First, "Notes of the Week" continues its hard criticism of England's response to the war. It is harshly critical of the business interests that continue to profit off of the war. Apparently, some workers negotiated a profit-sharing initiative with Lord Kitchener, which was then rescinded when the government (weakly) claimed that it had no authority to enforce such demands. The author also attacks the "Northcliffe Press" of the London Times for stoking antagonisms between the English and resident Germans, and for sacrificing humanitarian goals and national interests for selling papers.
Ivor Brown continues his series "Aspects of the Guild Idea." This passage resonated with me:
"The old Socialism brought up its machinery and bade mankind adapt itself; we must adapt our machinery to mankind. Let me take yet another instance, the disre to serve. I belive that the desire to serve the community in a useful way and in an honourable staus is as common as the desire to eat, drink, and marry a wife. The capitalist system has utterly alienated the ideas of service and of industry. The phrase "national servce" has been monopolized by our impudent conscriptionists... [it] has taken on the contagion of the thing it hides. It stinks." Brown suggests that industrial service be made available as an honorable alternative to joining the army under conscription (which hasn't begun just yet).

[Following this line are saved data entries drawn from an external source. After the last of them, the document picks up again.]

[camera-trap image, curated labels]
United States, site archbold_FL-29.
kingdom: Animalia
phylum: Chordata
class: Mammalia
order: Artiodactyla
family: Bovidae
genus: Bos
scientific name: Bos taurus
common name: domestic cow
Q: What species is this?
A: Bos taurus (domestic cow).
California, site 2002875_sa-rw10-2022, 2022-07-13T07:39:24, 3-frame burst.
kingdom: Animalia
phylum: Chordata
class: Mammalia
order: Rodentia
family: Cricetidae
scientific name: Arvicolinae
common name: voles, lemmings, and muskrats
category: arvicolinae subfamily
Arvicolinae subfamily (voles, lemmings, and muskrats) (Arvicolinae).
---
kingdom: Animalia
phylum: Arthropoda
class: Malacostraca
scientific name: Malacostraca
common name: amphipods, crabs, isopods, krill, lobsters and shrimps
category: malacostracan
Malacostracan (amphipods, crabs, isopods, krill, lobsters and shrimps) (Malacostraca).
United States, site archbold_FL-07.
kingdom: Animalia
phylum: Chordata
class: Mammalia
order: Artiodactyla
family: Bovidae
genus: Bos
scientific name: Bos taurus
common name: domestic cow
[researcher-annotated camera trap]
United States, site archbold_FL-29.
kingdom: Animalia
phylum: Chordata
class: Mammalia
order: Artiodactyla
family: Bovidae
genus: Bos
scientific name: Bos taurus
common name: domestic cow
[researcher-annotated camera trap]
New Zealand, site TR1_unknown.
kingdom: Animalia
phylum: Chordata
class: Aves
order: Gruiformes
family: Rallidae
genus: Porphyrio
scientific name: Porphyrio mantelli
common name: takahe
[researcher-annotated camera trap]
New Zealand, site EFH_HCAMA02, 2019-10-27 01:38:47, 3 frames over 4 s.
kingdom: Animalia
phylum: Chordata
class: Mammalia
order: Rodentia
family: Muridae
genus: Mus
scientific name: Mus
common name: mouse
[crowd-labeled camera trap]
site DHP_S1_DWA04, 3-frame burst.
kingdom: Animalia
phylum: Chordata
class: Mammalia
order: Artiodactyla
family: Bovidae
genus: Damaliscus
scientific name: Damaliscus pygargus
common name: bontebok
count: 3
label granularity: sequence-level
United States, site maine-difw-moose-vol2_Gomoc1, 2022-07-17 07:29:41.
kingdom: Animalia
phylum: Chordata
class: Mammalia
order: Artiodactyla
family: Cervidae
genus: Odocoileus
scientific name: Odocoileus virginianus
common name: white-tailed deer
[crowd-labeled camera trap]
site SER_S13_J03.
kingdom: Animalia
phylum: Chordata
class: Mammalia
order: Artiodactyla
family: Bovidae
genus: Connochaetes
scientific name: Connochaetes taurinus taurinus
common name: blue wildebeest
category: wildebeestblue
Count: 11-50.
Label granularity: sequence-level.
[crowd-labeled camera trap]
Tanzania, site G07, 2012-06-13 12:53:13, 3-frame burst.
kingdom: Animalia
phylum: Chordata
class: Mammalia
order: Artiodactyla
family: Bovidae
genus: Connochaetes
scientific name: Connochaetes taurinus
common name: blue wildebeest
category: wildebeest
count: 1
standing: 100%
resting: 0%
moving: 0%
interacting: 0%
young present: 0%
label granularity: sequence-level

The sinking of the Lusitania set off riots around England, but The New Age, as represented by C.H. Norman's "Advocatus Diaboli," believes that the tragedy was largely of England's making. His debunking of propaganda is the longest article in the issue. In it he explains that England ordered its ships to fly under false neutral flags and to ram any submarines that they encounter. This meant that the Germans had to respond by attacking neutral vessels, as they warned they would before they did so. Prior to these orders, according to TNA, the Germans would allow merchant vessels to disembark into lifeboats before sinking them. The culpability for the tragedy belongs at least in part to English violations of the conventions of neutrality. He also demonstrates that England was not somehow caught unawares and unprepared for war, by pointing out that England's combined expenditures on the military equaled or exceeded that of Germany. He reminds the audience that England invented poison gas, and fired gas shells at the Boers. This is an interesting reading, but I'm even more impressed by his citations from the British rules of war that effectively prove that England is prepared to commit war crimes as official doctrine. He ends his essay thus: "[t]he ruling classes of Britain and Europe are the real criminal classes; and it is because of the criminal doctrines that they set out in their military and naval hand-books that the world is witnessing the degradation of humanity at a rate which months ago would have seemed impossible."
Quick Notes:
Dr. H.J. Poutsma writes "The South African Situation," a touchy subject because South Africa's recently-subjugated Boers have pro-German sympathies.
Beatrice Hastings continues her "Impressions of Paris," which, as usual, moves from brilliance to offensiveness with great speed.
"Readers and Writers" seems paltry by comparison. R.H.C. attacks H.G. Wells for writing Boon under pseudonym, which is rich, considering that R.H.C. is also a pseudonym.
Aldington's old "Letters from Italy" has been revived by a pseudonymous "L." who reports on a speech by D'Annunzio, calling him "more of a demigod than ever" as he speaks beautiful inspirational beatitudes to the crowds of irredentists. He's also called a "gasbag," though, so take that demigod with the appropriate dash of salt and vinegar.
There are a set of translations of the "Odes of Anacreon" by one Andre B., in English. Could this be THE Andre B., Breton? Probably not--but note that Hastings has been translating Max Jacob, and was later an advocate of automatic writing, and all of a sudden it doesn't seem too strange. [Update: The New Age's Andre B. goes on to write firsthand accounts of trench warfare. It must be another Andre B.]